Diabetes Mellitus Clinical Trial
Official title:
Defining Adipose Tissue Lipid Deposition in Normal Weight Individuals With a Genetic Predisposition to Insulin Resistance
The adipose (fat) cells under the skin are where individuals store excess fat. The more
excess fat they have, the more "strain" they put on these cells which then get bigger and
don't work as well as they should. Having some fat under the skin is important. People who
have a genetic defect which results in them having almost no fat under their skin have a very
high risk of a condition called insulin resistance (where the body does not respond as well
to insulin and blood sugar levels rise). This can lead to diabetes and heart disease despite
them not being overweight.
Scientists have only recently started to understand the importance of fat in insulin
resistance and how people unable to store fat very well can have insulin resistance despite
not being obese. The investigators have also recently discovered that small changes in a
person's genetic code (their body's instruction manual) may also affect their ability to
store fat and would like to explore this in more detail. To do this, they will recruit
volunteers from the Exeter 10,000 study who gave permission to contact them about further
research. The investigators will collect detailed body size measures and blood samples taken
before and after a special drink that is high in fat (similar to a thick milk shake), then
compare the results between people with and without the particular genetic changes of
interest.

Assignment: Print the entire clinical trial description above, word for word.

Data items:
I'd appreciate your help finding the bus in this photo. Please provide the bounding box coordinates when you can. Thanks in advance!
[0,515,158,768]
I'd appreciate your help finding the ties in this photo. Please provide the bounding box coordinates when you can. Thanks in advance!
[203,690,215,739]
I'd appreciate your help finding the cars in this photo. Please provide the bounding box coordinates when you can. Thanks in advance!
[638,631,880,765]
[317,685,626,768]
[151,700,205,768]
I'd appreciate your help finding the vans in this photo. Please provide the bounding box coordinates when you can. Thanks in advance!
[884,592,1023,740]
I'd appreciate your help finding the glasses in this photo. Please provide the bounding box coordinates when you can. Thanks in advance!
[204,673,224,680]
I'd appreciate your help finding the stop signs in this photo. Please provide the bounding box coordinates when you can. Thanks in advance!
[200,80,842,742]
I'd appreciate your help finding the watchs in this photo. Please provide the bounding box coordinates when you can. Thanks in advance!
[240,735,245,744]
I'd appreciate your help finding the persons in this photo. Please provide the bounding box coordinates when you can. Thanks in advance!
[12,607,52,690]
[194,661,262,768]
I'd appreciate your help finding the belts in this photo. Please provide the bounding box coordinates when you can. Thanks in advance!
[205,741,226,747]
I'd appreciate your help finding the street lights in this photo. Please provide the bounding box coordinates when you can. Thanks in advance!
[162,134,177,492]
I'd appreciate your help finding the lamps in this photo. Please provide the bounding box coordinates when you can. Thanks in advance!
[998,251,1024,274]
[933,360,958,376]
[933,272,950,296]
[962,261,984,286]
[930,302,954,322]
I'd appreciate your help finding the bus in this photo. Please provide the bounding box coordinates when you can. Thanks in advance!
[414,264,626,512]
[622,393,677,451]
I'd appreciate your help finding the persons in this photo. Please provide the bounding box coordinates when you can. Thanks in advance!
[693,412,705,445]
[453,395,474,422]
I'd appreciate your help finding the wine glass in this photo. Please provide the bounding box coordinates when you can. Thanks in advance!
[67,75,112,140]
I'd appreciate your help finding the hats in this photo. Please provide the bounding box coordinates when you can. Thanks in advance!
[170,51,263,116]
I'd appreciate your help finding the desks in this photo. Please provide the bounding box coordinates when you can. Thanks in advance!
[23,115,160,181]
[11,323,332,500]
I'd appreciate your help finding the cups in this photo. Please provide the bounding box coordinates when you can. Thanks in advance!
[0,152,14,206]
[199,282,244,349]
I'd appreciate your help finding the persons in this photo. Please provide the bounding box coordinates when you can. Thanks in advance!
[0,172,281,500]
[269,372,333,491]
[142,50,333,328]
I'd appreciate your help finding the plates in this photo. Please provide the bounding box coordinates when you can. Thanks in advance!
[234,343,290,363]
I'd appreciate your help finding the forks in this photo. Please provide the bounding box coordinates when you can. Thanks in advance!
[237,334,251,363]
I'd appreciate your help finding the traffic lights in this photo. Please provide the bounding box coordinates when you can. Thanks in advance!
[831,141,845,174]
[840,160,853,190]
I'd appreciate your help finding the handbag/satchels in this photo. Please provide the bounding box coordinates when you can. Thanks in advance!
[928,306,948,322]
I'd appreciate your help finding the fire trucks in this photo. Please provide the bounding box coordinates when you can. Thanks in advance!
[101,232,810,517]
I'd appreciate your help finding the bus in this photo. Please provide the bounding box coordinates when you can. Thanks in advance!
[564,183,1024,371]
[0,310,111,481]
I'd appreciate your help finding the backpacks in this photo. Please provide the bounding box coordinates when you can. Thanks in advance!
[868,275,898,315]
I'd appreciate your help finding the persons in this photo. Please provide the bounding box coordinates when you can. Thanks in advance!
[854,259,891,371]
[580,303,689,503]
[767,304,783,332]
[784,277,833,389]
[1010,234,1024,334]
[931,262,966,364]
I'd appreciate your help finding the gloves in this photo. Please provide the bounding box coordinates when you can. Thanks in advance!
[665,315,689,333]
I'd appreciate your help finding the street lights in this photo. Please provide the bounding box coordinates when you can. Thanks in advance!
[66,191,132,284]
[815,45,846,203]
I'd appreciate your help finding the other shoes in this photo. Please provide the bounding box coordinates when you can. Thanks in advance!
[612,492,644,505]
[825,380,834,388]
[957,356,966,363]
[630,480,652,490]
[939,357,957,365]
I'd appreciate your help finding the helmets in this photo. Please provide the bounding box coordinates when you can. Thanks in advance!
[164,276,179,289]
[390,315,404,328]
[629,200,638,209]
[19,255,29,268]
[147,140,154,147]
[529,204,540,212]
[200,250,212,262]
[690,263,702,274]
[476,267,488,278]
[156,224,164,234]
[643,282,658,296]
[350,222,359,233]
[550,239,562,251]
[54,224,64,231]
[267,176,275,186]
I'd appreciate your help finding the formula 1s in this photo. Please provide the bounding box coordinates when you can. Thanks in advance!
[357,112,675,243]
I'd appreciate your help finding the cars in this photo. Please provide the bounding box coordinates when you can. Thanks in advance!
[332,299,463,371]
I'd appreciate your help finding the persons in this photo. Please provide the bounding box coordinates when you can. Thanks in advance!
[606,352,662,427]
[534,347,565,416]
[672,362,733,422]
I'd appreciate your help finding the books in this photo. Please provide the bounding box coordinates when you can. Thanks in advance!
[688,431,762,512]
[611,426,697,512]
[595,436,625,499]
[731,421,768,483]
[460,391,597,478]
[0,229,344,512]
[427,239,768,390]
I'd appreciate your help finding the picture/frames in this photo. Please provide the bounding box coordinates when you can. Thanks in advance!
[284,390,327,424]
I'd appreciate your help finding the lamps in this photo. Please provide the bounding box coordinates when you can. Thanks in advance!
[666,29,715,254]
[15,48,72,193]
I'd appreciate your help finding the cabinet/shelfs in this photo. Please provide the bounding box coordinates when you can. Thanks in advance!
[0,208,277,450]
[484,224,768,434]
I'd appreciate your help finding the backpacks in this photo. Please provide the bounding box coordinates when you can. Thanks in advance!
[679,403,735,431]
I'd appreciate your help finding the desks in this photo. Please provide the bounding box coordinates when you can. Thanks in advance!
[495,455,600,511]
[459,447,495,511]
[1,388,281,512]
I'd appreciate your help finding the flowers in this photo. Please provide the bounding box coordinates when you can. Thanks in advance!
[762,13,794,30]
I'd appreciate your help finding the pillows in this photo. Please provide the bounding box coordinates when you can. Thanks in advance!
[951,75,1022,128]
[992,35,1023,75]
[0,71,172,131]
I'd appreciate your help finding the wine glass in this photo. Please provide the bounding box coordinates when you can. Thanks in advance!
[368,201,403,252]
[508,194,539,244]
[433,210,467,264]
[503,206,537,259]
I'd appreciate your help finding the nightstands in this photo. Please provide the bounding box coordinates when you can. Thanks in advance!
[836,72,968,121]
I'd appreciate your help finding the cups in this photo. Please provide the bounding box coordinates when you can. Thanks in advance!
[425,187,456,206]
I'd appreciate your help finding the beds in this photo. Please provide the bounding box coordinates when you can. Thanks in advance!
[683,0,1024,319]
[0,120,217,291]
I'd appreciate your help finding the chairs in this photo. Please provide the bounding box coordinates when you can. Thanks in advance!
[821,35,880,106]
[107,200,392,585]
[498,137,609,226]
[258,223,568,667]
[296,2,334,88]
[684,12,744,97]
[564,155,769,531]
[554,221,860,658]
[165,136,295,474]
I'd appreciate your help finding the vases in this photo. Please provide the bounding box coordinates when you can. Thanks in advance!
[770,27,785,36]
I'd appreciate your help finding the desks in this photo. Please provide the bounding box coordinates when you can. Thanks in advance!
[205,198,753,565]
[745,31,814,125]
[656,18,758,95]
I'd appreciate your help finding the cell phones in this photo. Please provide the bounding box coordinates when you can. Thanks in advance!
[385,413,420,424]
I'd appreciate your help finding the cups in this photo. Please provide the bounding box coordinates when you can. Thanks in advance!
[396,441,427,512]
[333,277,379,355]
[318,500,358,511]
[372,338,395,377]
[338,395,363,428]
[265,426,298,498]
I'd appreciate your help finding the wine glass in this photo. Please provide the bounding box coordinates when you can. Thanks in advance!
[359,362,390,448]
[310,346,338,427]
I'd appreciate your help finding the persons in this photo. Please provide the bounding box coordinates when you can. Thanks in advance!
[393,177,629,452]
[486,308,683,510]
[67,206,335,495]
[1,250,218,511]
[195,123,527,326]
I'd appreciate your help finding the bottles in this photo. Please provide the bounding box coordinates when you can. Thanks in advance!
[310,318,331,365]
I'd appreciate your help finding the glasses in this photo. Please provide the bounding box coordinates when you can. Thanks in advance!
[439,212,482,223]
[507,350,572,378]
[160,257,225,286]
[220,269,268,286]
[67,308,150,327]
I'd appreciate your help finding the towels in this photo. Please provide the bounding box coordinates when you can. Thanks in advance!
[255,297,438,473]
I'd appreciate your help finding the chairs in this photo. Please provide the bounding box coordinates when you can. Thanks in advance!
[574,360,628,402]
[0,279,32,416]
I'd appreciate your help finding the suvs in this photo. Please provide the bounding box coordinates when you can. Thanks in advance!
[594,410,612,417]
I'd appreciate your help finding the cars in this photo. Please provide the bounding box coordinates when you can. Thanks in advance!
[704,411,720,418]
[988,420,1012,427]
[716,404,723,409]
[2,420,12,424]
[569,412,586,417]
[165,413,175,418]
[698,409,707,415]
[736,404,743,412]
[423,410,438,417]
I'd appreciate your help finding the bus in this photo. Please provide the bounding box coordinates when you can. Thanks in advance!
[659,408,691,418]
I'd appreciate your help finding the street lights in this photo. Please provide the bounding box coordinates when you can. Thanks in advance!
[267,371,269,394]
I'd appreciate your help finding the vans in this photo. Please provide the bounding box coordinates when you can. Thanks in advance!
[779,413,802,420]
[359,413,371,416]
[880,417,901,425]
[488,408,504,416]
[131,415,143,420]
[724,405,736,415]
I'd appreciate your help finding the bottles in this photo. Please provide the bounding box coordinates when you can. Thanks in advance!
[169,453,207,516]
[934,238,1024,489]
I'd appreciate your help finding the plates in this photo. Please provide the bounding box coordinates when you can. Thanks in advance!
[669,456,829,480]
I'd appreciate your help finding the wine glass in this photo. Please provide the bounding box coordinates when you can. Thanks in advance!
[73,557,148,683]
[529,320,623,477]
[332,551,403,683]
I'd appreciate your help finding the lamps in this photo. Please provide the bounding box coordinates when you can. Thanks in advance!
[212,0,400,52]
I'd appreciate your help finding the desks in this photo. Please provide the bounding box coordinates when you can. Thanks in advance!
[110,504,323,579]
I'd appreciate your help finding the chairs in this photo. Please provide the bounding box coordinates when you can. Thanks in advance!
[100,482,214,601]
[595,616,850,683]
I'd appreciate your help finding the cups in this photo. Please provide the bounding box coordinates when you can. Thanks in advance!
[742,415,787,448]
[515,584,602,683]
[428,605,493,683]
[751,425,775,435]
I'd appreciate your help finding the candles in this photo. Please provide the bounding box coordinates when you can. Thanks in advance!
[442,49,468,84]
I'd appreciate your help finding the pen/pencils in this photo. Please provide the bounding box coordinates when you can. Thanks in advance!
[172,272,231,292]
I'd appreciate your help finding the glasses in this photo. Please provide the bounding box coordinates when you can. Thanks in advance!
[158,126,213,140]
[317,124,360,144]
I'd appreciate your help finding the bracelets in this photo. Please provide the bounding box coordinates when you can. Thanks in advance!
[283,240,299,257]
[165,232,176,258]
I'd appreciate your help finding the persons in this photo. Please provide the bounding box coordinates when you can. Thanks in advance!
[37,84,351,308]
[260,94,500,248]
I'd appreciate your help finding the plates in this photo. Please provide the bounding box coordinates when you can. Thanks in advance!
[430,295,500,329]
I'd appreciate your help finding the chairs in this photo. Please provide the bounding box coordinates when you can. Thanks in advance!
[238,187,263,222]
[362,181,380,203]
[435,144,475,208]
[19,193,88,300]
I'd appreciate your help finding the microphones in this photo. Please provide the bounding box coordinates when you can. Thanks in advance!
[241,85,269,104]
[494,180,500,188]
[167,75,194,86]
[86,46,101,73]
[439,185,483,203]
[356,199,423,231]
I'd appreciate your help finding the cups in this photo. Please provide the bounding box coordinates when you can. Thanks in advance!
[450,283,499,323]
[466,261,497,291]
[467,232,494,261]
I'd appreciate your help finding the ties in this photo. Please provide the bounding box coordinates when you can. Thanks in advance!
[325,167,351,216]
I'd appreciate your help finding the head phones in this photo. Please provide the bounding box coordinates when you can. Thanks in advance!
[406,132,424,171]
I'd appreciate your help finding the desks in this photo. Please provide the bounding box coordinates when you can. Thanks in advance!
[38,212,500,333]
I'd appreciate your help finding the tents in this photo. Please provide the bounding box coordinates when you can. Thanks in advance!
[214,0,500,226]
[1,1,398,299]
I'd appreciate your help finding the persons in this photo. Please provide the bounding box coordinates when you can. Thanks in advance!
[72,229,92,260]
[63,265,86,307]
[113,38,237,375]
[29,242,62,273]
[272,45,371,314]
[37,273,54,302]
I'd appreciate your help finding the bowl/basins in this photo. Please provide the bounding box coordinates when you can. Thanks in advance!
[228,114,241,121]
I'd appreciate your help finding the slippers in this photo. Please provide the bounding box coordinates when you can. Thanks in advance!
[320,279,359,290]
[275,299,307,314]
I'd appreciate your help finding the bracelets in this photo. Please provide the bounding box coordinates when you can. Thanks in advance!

Solved problem:
Diabetes Mellitus Clinical Trial
Official title:
Defining Adipose Tissue Lipid Deposition in Normal Weight Individuals With a Genetic Predisposition to Insulin Resistance
The adipose (fat) cells under the skin are where individuals store excess fat. The more
excess fat they have, the more "strain" they put on these cells which then get bigger and
don't work as well as they should. Having some fat under the skin is important. People who
have a genetic defect which results in them having almost no fat under their skin have a very
high risk of a condition called insulin resistance (where the body does not respond as well
to insulin and blood sugar levels rise). This can lead to diabetes and heart disease despite
them not being overweight.
Scientists have only recently started to understand the importance of fat in insulin
resistance and how people unable to store fat very well can have insulin resistance despite
not being obese. The investigators have also recently discovered that small changes in a
person's genetic code (their body's instruction manual) may also affect their ability to
store fat and would like to explore this in more detail. To do this, they will recruit
volunteers from the Exeter 10,000 study who gave permission to contact them about further
research. The investigators will collect detailed body size measures and blood samples taken
before and after a special drink that is high in fat (similar to a thick milk shake), then
compare the results between people with and without the particular genetic changes of
interest.